→ **WHAT THE TASK ASKS**
Please rewrite the stretch from "PHILIPPINE SUPREME COURT" through "P. LIM, Respondents." of the Supreme Court decision below, swapping "SECOND DIVISION" for "FIRST DIVISION".

Home of ChanRobles Virtual Law Library

 

Home of Chan Robles Virtual Law Library

www.chanrobles.com

PHILIPPINE SUPREME COURT DECISIONS

SECOND DIVISION

[G.R. No. L-3103. May 22, 1950. ]

YU PHI KHIM, UY EK CHIONG and TENG TECK, Petitioners, v. RAFAEL AMPARO, Judge of the Court of First Instance of Manila, THE SHERIFF OF MANILA, VICENTA P. VDA. DE LIM and ISABELO P. LIM, Respondents.

Jordan Techico, for Petitioners.

Rillo, Lacson & De la Peña for Respondents.

SYLLABUS


1. CERTIORARI; LACK OF JURISDICTION OVER THE CASE AND ABUSE OF DISCRETION. — As warranted by the facts ascertained in this case, the court held that whether it looks at the action originally brought in the municipal court, as involving not only ejectment, but also title to and interest in real property consisting of the P75,000 building on the lot in question in which case, the municipal court and the court of first instance had no original and appellate jurisdiction, respectively or whether the court views it as a simple suit for ejectment in which case, the respondent court had jurisdiction but abused it in ordering execution of the judgment pending appeal because the appellants were eleven days delayed in making the deposit of the rent for one month, due to a mistake or error, the order of execution of judgment is reversed and petition for certiorari granted.


D E C I S I O N


MONTEMAYOR, J.:


Under a "Lease Agreement", Annex A, in July, 1947, Yu Phi Khim, Uy Ek Chiong, and Teng Teck, as lessees, occupied a lot with an area of approximately 550 square meters at 809, 811, 813 Ilaya Street, identified as block No. 2705, lot No. 2 in the district of Tondo, Manila, belonging to Vicenta P. Vda. de Lim and Isabelo P. Lim, as lessors. On April 16, 1948, the lessors filed with the Municipal Court of Manila a second amended complaint for detainer and ejectment asking that the lessees vacate the premises and turn them over to the possession of the lessors. Judgment was rendered in favor of the lessors ordering the lessees to vacate the premises and to pay P1,200 to the lessors monthly as rentals beginning July 1, 1947, up to the time they finally vacated the place, with costs. The lessees appealed the case to the court of first instance where upon their failure to deposit the corresponding rent for the month of May, 1948, having made said deposit eleven (11) days after the date fixed by the law, on motion of the lessors-plaintiffs, said court of first instance issued an order of execution, Annex F, to enforce the judgment of the municipal court. A motion for reconsideration of said order was subsequently denied by the same court. Lessees as petitioners have filed the present petition for certiorari with preliminary injunction to this court seeking to annul the order for the execution of the judgment of the municipal court on the ground that said court acted in excess of or with abuse of its discretion.

If this were an ordinary case for detainer or ejectment pending appeal in the court of first instance where an order for the execution of judgment is issued due to failure of the appellant to make the monthly deposits of the rent, under the facts already stated, a petition for certiorari would summarily be denied on the ground that the law is clear and this court has repeatedly interpreted it to be that the legal provisions requiring the deposit of monthly rentals within a certain period pending appeal, are mandatory, and that failure to comply with them, vested in the appellate court the duty to enforce judgment upon petition of the appellee.

→ **PROVIDED MATERIAL**
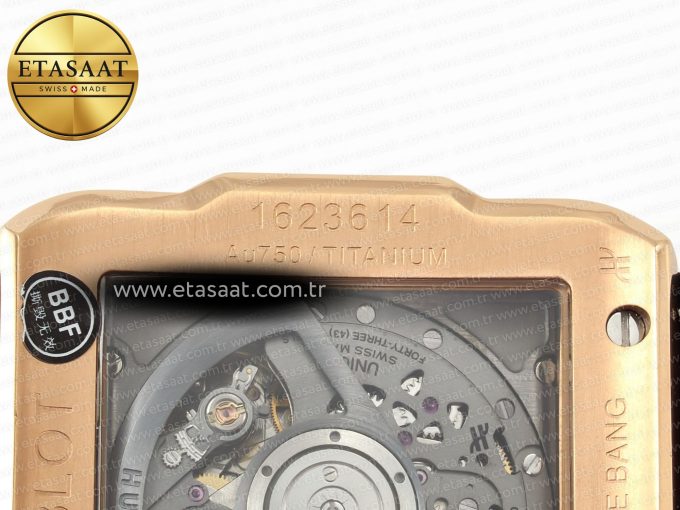 Square Bang Unico 42mm RG BBF 1:1 Best Edition Skeleton Dial on Black Rubber Strap A1280 - Görsel 20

→ **RESPONSE TO THIS TASK**
PHILIPPINE SUPREME COURT DECISIONS

FIRST DIVISION

[G.R. No. L-3103. May 22, 1950. ]

YU PHI KHIM, UY EK CHIONG and TENG TECK, Petitioners, v. RAFAEL AMPARO, Judge of the Court of First Instance of Manila, THE SHERIFF OF MANILA, VICENTA P. VDA. DE LIM and ISABELO P. LIM, Respondents.